Warning: this article is based on the author following a hashtag of a conference she didn't attend.
...gave one clear indication – if we are thinking obesity and its social harms, don't blame the fat person. Make sure the world we live in makes it possible to eat less, move more, know where calories come from.
Because it is absolutely impossible to eat less, move more and know where calories come from in the world we live in, right? Don't blame the sinner, blame Big Food.
The author then expresses her outrage about the lack of calorie counts on wine bottles. As it happens, I agree with the Daily Mash that it is not unreasonable to expect to see calorie information discretely displayed on products that we eat and drink. It is only information, after all. The only danger is the slippery slope. If the public health racket sees calorie counts as a warning, it might only be a matter of time before they decide to add an actual warning ('this product can cause diabetes, gangrene, amputation' etc.). And if people continue to drink wine - which they will - the warning will turn into a disturbing photo and when that doesn't work, the bottle becomes one big graphic warning. That, of course, is exactly what happened with cigarettes.
Elizabeth Elliott, professor of pediatric medicine at Westmead Children's Hospital ... says that the decline in smoking rates is a model for what she hopes will happen with alcohol in Australia.
"We have done it with smoking, we can do it with alcohol."
Yeah, we know. We kinda saw this coming, to be honest with you.
So it's a matter of health. But it's also a matter of safety. Why don't bottles have warnings about pregnancy? Why don't they mention the safe number of drinks to have each week? Or the fact that your decision-making might be impaired if you drink and drive?
Why don't we have warnings on kettles telling people that they might scold themselves? Why don't matches have warnings about burning your house down?
Because warnings can only be justified if they tell you things you don't already know. They also need to stand some chance of changing your behaviour as a result.
Risks which are universally recognised do not require incessant government-mandated messages. Do people really drive drunk or get plastered when pregnant because they think it is safe? I doubt it, but even if I am wrong there are plenty of ways to impart warnings without plastering them on the side of every product all day long. The message about drink driving was not transmitted on the side of beer cans, but in public service announcements and through other conduits, including schools.
One of the problems with the public health lobby (and the author of this article) is that they assume people are morons who engage in risky behaviours because they are unenlightened. Hence they write patronising sentences like this:
And folks, let me explain, four or five drinks a night, every night, is not recommended.At the other end of the scale, you have people who see so many warnings that they ignore them all. This has been the story in California, a state that is run by risk-averse neurotics, for years. California puts out cancer warnings about licorice and coffee. It narrowly voted down proposals to put diabetes warnings on fizzy drinks. There are plans to put warnings on petrol pumps. As David Henderson says, if the government cries wolf too often, people can't tell real threats from tiny risks.

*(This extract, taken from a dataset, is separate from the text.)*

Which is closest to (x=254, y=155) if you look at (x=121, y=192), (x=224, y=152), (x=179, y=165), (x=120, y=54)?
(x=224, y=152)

The point about the original warnings on cigarettes is that they (a) were true, (b) marked out cigarettes as an unusually dangerous consumer product, (c) persuaded many people who needed persuading, (d) informed people of a meaningful threat, and (e) had a meaningful impact on consumer behaviour.
Many of the current wave of warnings meet none of these criteria. They merely add to the noise of fear and hysteria that reasonable people block out.